Nutrition Transformation: Small Changes by IGNITE Client, Sasakawa Africa Association, Yield Big Results for African Farmers

The Sasakawa Africa Association (SAA) is committed to supporting farmers along different value chains to increase their income as well as promote food and nutrition security. Since 2018, Tanager in partnership with Laterite and 60 Decibels has been implementing the Impacting Gender and Nutrition through Innovative Technical Exchange in Agriculture (IGNITE), a technical assistance program designed to support African institutions—including SAA—to integrate gender and nutrition into their way of doing business and their agricultural interventions.

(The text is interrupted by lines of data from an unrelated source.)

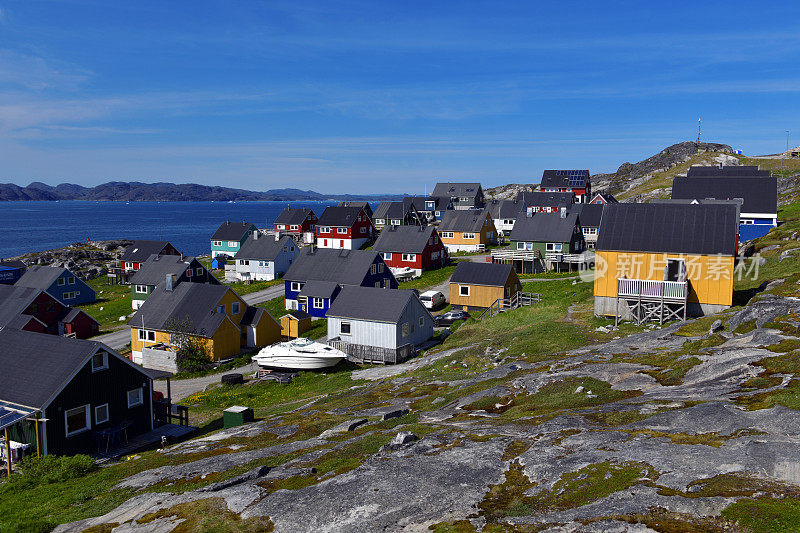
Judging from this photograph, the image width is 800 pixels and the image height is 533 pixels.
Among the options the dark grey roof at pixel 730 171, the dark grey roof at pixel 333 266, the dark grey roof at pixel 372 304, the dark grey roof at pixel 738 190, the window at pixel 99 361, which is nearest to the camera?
the window at pixel 99 361

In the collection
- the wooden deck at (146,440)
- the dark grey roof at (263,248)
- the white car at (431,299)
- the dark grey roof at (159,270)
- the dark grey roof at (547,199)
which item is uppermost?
the dark grey roof at (547,199)

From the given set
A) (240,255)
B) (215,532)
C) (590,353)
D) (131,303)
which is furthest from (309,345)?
(240,255)

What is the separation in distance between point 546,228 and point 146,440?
60704 mm

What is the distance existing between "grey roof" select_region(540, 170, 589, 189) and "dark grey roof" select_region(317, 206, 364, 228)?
63802 millimetres

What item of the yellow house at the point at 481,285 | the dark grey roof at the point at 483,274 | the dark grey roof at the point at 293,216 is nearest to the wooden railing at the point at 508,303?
the yellow house at the point at 481,285

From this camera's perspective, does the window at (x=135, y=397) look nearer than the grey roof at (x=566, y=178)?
Yes

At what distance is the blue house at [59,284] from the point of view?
2751 inches

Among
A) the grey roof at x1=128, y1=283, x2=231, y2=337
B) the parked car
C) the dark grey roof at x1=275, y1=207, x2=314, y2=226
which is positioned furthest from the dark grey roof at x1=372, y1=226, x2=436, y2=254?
the dark grey roof at x1=275, y1=207, x2=314, y2=226

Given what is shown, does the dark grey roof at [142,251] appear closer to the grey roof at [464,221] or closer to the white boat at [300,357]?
the grey roof at [464,221]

The vegetable tent dryer in Bagwai LGA Kano state.

IGNITE aims to identify models that effectively and efficiently increase both equitable consumption of safe, affordable, nutritious diets year-round and women’s empowerment in agriculture. As part of our technical assistance to SAA, Tanager trained its nutrition champions on social and behavioral change (SBC) and nutrition best practices. The champions cascaded lessons learned to extension agents on nutrition messaging in SAA’s farming communities in Ethiopia, Mali, Nigeria, and Uganda.

Members of Dacewa MPCS Shabu, Lafia in Nasarawa State showcase biochar as they commence commercial production.

To ascertain the efficacy of the training and any changes related to knowledge, attitudes, and practices on nutrition and gender roles among these farming communities, 60 Decibel conducted three studies on behalf of IGNITE. The studies generated a number of key insights:

  1. The SBC training was effective, and it led to increased nutrition awareness among farmers who for a long time had struggled to incorporate macro and micronutrients due to economic constraints.
  2. Restrictive social norms can be a barrier to the cultivation and consumption of some nutritious food. When developing a training curriculum, this must be taken into consideration.
  3. In many households, men are considered the decision-makers and influence food-related decisions. As a result of the training, there has been a positive shift toward more inclusive decision-making. The SAA gender champions successfully advocated for joint decision-making and emphasized the while taking into consideration social norms.
  4. While cost was identified as a major hindrance to the consumption of healthy diets, SAA has been encouraging its farmers to consume more fruits and vegetables, which is a viable option for many.
SAA officials inspect the vegetable tent dryer in Bagwai LGA Kano state.

Through this partnership with IGNITE, SAA not only enhanced the consumption of healthy diets but embedded sustainable consumption practices among smallholder farmers.